Вскоре так повелось, что Пинтер-старший, ложась отдохнуть после обеда, пребывал под охраной Жиги, который в холодную погоду забирался под край одеяла, а в солнечные дни чутко спал у ног любимого человека, недовольно тявкая, если кто-нибудь открывал дверь или производил какой-нибудь другой шум. Все чаще случалось так, что уполномоченный по дому, отправляясь на свои таинственные переговоры или деловые встречи, обращался к Жиге: «Где же твой поводок?» Мари бежала за ошейником, надевала на Жигу и ласково говорила: «Ну, ступай гулять».
Так счастливо определилась судьба Жиги, бездомной, гладкошерстной таксы баронессы. Мари тоже пришлась, как говорится, ко двору в семье Пинтеров, быстро и легко освоилась со своей новой ролью.
В семь-полвосьмого утра она приходила на работу.
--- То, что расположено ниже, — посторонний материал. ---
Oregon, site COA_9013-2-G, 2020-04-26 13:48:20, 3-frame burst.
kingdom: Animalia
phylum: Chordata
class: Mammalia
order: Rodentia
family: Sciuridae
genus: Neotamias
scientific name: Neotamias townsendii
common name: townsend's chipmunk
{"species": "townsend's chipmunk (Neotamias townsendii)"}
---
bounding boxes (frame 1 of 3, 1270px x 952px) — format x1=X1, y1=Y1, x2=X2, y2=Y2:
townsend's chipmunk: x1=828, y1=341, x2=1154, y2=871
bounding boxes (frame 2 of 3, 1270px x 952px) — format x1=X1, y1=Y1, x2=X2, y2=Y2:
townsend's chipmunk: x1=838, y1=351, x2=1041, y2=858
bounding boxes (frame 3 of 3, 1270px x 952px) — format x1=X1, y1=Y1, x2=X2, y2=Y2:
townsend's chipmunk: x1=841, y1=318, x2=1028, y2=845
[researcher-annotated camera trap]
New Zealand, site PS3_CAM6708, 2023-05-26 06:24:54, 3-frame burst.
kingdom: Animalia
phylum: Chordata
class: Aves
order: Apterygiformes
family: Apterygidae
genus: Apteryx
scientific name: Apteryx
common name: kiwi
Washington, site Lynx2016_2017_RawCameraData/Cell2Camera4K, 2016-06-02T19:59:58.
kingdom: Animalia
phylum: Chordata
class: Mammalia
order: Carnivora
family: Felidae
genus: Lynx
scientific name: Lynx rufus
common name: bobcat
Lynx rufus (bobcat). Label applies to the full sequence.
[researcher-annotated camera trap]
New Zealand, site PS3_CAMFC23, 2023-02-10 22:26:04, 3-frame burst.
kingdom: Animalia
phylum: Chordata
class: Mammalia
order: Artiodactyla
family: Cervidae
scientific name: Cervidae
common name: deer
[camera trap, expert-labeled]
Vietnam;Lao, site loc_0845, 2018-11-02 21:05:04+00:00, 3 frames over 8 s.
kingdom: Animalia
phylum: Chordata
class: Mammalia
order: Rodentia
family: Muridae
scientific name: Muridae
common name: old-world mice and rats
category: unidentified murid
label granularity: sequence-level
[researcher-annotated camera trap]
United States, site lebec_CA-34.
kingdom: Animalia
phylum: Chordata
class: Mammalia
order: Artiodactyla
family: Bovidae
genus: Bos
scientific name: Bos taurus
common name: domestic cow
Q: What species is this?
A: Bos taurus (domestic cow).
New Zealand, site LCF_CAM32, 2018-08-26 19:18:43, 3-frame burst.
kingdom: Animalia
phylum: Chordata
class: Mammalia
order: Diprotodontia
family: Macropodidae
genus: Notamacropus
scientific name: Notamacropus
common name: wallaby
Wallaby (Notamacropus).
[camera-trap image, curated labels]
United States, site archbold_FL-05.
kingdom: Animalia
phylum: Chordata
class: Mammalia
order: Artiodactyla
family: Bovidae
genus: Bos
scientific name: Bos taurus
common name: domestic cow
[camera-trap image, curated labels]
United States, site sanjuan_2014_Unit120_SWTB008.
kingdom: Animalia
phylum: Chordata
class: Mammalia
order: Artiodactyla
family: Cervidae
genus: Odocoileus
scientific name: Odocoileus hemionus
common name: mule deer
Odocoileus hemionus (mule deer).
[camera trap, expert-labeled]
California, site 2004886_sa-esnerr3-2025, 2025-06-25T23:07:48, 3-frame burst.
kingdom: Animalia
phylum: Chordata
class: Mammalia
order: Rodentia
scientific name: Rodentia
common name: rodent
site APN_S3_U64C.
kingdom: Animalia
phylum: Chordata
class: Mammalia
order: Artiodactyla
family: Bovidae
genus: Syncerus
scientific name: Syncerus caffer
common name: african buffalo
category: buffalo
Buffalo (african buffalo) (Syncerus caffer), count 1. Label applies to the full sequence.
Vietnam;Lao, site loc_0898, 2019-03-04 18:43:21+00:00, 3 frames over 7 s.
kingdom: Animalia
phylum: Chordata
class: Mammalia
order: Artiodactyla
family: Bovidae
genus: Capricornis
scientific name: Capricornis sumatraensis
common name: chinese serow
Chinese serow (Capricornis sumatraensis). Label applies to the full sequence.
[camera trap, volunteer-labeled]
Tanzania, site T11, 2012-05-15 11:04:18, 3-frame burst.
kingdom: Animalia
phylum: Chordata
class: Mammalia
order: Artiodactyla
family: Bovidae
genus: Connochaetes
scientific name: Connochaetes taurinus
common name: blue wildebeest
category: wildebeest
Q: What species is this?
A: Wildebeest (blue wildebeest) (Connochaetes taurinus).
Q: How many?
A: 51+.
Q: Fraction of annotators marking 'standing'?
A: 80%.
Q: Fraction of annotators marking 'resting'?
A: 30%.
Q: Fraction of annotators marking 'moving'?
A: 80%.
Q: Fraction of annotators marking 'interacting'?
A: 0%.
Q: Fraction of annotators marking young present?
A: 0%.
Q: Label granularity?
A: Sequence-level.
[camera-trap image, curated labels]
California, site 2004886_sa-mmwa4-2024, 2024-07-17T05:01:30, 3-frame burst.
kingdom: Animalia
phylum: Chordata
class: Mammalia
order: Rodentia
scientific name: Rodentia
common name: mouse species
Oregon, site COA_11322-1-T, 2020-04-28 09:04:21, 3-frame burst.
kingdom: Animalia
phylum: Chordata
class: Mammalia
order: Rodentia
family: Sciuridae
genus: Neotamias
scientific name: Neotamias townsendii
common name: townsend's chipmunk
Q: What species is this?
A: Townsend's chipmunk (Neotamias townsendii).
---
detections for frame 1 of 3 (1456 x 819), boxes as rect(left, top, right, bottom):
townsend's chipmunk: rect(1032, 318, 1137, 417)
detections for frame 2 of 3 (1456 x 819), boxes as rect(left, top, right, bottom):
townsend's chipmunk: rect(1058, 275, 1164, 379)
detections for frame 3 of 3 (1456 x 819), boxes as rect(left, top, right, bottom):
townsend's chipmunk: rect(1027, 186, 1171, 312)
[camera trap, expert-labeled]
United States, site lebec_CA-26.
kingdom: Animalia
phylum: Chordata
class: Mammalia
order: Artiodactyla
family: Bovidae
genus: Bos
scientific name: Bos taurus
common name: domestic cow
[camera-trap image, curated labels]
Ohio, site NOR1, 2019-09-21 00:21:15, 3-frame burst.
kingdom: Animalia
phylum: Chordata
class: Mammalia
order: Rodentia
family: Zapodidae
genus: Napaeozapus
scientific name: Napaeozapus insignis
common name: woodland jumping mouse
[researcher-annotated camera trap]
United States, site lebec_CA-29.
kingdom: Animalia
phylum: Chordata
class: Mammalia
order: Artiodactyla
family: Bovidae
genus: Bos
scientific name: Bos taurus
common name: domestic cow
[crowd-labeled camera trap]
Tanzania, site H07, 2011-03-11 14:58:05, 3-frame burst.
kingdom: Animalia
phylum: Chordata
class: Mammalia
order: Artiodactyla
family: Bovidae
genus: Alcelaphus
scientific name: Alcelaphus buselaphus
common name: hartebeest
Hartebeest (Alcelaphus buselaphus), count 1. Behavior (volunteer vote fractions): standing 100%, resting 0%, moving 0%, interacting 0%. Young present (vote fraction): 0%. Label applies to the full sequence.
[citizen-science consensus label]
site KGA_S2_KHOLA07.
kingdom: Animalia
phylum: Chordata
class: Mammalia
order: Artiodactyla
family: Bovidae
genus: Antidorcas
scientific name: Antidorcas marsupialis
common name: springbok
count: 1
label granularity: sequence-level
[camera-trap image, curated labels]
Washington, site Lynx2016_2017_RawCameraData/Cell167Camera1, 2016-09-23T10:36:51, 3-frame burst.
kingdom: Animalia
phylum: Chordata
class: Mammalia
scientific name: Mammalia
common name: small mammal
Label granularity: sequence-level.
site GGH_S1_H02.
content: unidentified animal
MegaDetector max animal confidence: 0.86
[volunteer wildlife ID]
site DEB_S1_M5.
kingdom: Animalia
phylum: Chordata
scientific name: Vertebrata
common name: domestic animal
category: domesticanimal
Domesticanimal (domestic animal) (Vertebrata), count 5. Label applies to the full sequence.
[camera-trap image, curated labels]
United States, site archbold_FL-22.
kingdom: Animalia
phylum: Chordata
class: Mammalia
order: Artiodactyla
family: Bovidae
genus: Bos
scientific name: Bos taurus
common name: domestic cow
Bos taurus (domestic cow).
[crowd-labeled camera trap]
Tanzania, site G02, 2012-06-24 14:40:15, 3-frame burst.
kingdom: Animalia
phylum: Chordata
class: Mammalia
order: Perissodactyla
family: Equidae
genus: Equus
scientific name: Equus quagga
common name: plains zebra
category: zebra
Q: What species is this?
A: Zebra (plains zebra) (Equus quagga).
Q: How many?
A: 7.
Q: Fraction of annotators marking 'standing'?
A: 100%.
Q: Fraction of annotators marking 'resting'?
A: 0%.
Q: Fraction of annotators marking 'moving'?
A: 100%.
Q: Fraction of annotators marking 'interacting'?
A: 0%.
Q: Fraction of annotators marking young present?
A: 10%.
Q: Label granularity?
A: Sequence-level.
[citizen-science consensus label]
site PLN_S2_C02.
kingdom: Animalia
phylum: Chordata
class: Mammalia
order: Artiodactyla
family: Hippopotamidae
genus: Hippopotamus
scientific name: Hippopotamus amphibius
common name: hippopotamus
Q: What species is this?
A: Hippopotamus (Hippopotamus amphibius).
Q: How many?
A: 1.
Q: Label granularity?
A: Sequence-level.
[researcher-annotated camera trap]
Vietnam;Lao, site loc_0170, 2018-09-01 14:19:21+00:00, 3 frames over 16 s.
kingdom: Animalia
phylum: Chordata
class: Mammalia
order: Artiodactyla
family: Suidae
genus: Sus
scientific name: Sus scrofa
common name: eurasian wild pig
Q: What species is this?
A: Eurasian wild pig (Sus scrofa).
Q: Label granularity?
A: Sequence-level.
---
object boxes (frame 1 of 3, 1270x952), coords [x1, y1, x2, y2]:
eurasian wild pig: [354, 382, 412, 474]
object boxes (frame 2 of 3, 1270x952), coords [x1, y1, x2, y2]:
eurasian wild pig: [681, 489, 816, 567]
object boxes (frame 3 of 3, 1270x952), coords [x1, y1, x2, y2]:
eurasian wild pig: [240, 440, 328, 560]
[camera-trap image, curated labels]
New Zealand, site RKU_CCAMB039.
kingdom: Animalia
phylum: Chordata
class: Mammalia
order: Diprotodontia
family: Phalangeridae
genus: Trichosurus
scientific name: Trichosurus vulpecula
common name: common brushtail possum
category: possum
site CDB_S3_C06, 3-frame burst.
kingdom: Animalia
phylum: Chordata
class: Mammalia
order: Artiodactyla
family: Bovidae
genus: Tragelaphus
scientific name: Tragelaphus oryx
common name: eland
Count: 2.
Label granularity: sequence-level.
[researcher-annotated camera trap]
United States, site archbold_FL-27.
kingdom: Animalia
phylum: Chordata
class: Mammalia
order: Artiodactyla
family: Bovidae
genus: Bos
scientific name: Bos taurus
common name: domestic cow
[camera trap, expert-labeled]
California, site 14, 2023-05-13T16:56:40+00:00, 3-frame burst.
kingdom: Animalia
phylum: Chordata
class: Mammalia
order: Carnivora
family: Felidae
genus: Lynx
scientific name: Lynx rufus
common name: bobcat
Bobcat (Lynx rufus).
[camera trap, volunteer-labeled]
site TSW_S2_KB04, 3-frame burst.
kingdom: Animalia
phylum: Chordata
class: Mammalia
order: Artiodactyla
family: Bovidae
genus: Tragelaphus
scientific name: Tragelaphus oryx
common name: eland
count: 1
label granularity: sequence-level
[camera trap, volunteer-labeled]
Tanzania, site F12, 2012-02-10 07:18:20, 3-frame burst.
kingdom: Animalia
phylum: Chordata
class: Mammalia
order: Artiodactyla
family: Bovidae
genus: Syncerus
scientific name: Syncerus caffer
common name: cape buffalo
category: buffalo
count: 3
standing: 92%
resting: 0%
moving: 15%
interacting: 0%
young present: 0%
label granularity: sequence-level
Готовила суп с укропом, делала гренки или пекла блины и на подносе несла завтрак Пинтеру-старшему. Тот возмущался, что его рано разбудили, с негодованием отодвигал в сторону поднос, но после ухода Мари все же принимался за еду. Хозяйка и Мари завтракали на кухне, а Дюрка в это время был уже далеко со своей тележкой. В такое время на кухне было тепло, в печке потрескивали сосновые дрова, на плите грелась в кастрюле вода. Юци в комбинезоне, непричесанная, зябко поеживалась у огня; пока Пинтер-старший околачивался на кухне, Мари прибиралась в его комнате. Он ворчал, засовывая в карман трубку и табак: «Даже в собственной комнате не дают человеку покоя», и уходил в ванную комнату, затем, накинув на плечи пальто, отправлялся в свои таинственные странствия. В квартире воцарялись приятная тишина и покой. Юци Пинтер совершала свой утренний туалет, надевала юбку и пуловер — заказчики иногда приходили даже утром, — выхватывала у Мари из рук метлу, совок для мусора и принималась наводить порядок в своей комнате.
Обед тоже готовили вместе, часто отрываясь, так как то и дело стучали в дверь прихожей. Мари усаживала посетительницу в холле и спешила обратно на кухню.
— Пришла клиентка, — докладывала она, — выйдите к ней.
— Ни минуты нет покоя, — бормотала обычно хозяйка, бросала нож или ложку, но по выражению ее лица было заметно, что она рада очередной клиентке.
— Только за жир соглашайтесь или за муку, — напутствовала ее Мари.
— Ладно, ладно, — кивала хозяйка и бежала в холл.
К этому времени Пинтер-младший чаще всего уже сидел на подоконнике, свесив свои длинные ноги, уплетал бутерброд с жиром и, когда за матерью закрывалась дверь, улыбался Мари.
— Ишь, притвора, а?
— Что поделаешь… — смеялась Мари и пожимала плечами.
Хозяйка тепло прощалась с клиенткой и, вернувшись на кухню, устраивала такую гонку, чтобы наверстать упущенное время, что Мари едва успевала поворачиваться.
— Идите, пожалуйста, к себе, я одна справлюсь, — отсылала ее Мари.
— И не подумаю. Мы договорились все делать вместе.
— За полчаса управлюсь, если вы не будете здесь суетиться. У себя дома я привыкла все делать сама, — добавляла она не без гордости. И на какое-то мгновение перед ее мысленным взором возникала будайская квартира, поблескивали стекла окон, и на стенах красовались три картины.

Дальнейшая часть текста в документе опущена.